■ **YOUR INSTRUCTIONS**: All lines from the line containing "New Zealand, site" up to and including the last line of the entries must be written out exactly, with no others.

[Recorded data]
====================

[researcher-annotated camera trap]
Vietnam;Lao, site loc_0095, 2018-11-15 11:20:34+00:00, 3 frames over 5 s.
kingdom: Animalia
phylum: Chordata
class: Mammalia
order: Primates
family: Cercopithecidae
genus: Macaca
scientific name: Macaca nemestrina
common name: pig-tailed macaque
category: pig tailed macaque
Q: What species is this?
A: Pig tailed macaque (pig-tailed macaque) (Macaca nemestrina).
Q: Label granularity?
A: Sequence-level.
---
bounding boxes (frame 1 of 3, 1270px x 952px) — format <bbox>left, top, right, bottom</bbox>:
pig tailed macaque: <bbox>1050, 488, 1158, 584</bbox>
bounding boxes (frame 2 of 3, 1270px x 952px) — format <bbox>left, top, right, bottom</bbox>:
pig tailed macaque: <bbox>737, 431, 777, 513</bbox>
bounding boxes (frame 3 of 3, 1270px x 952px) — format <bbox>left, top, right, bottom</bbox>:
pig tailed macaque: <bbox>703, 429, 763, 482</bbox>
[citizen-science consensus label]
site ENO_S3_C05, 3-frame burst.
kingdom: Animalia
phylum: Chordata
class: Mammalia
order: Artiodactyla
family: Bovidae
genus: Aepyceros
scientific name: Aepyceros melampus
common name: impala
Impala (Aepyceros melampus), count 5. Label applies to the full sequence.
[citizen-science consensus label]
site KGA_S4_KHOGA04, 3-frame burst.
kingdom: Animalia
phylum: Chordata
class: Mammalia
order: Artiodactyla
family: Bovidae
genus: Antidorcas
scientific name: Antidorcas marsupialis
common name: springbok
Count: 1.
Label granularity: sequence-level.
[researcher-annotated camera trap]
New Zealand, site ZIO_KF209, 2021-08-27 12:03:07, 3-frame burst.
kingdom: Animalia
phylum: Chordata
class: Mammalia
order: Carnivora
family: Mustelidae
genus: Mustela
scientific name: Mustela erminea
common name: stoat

====================

■ **FINISHED EXERCISE**:
New Zealand, site ZIO_KF209, 2021-08-27 12:03:07, 3-frame burst.
kingdom: Animalia
phylum: Chordata
class: Mammalia
order: Carnivora
family: Mustelidae
genus: Mustela
scientific name: Mustela erminea
common name: stoat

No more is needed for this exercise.